Bankruptcy prediction on the base of the unbalanced data using multi-objective selection of classifiers

Zelenkov Y., Volodarskiy N.

The goal of the paper is to develop a new algorithm for predicting whether the company will go bankrupt on the base of unbalanced data. To do it, we propose to consider the classification as a multi-objective optimization problem and construct a prediction model as an ensemble while minimizing the parameters FPR (False Positive Rate) and FNR (False Negative Rate) at the same time. To create the ensemble, the proposed algorithm of a Multi-Objective Classifier Selection (MOCS) selects only classifiers that belong to the Pareto-optimal set in FPR/FNR space; that is, there is no dominance between them, and they satisfy some additional conditions.
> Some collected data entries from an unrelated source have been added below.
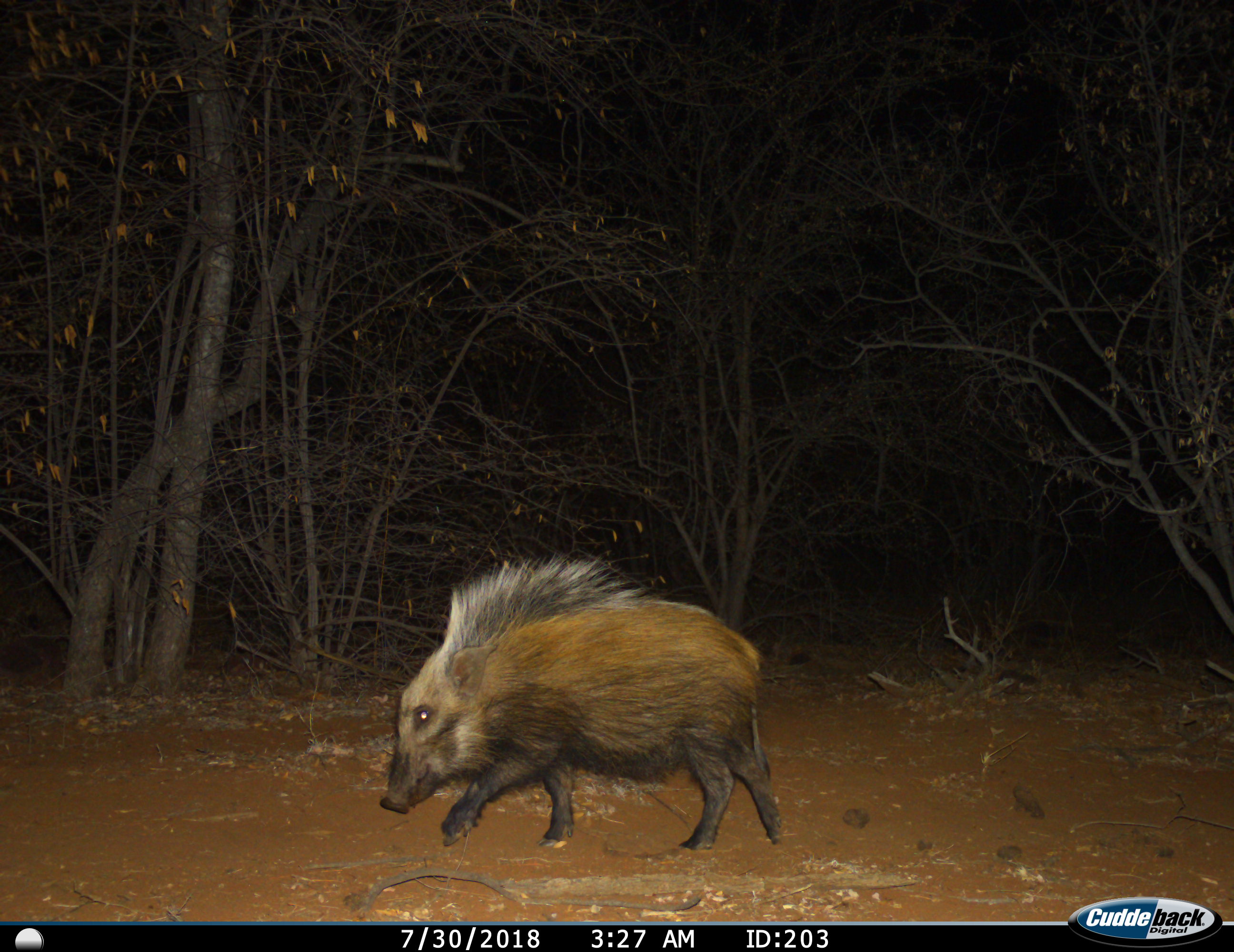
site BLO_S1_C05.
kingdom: Animalia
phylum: Chordata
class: Mammalia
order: Artiodactyla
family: Suidae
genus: Potamochoerus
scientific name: Potamochoerus larvatus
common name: bushpig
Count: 1.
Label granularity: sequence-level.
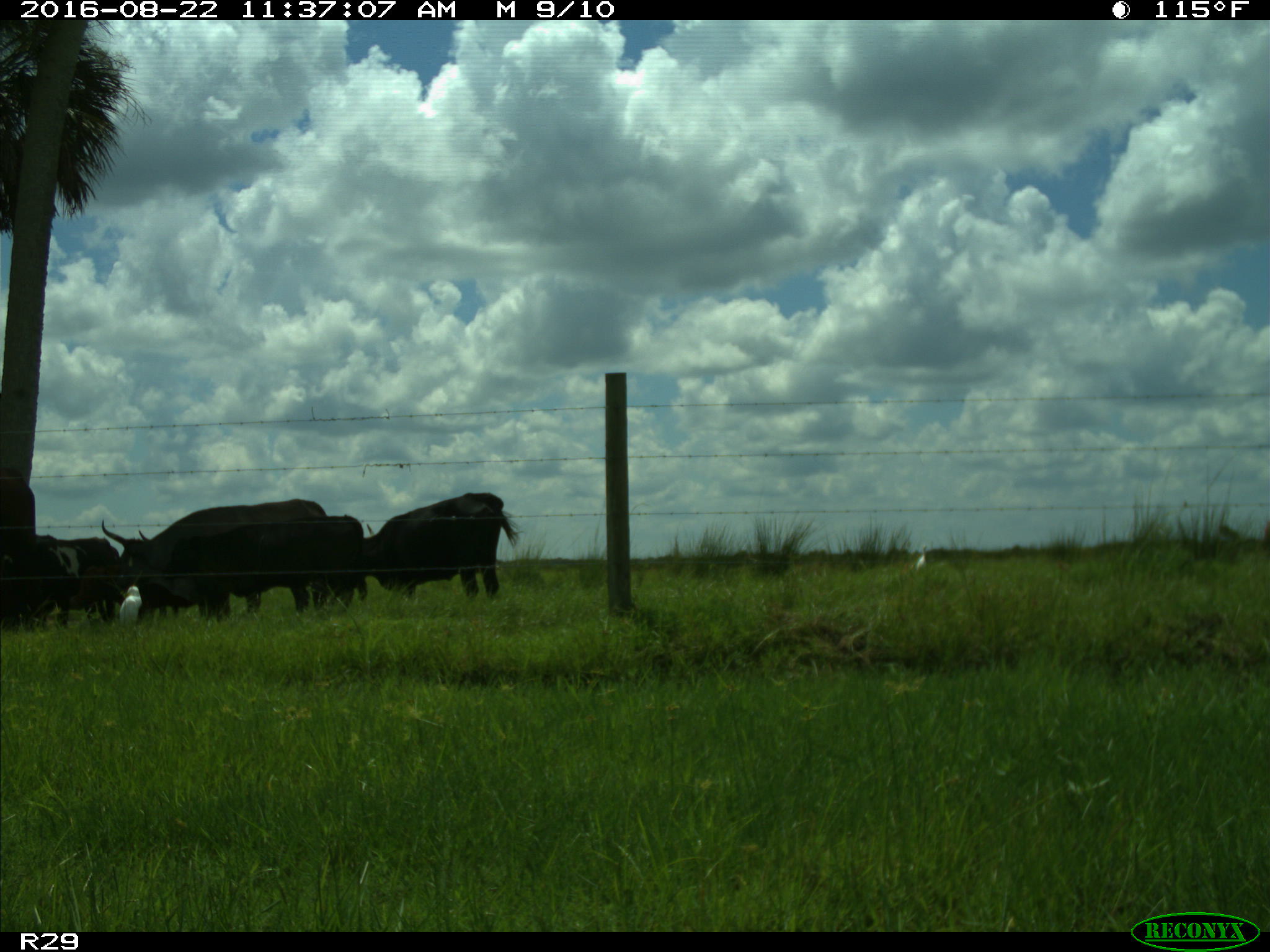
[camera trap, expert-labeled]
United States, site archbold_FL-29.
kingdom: Animalia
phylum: Chordata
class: Mammalia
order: Artiodactyla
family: Bovidae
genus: Bos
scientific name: Bos taurus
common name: domestic cow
In the general case, MOCS is determined by three parameters: two threshold values that limit false rates (FNR and FPR), and the crowding distance, which defines the uniqueness of the classifier's results. We tested the proposed algorithm on data collected from 2457 Russian companies, 456 of which went bankrupt, and 5910 Polish companies, 410 of which received bankruptcy status. Datasets contain features such as financial ratios and business environment factors. In the testing, we used more than 70 combinations of under-sampling, over-sampling, and no sampling methods with static and dynamic classification models. Final ensembles include seven classifiers for the Russian dataset and four classifiers for the Polish dataset combined by soft voting rule. In both cases, the proposed algorithm produces a significant improvement of prediction results as in terms of standard metrics (geometric mean, the area under the ROC curve) and in the visual representation in the FNR/FPR space, namely in the shift from a Pareto-optimal set of classifiers.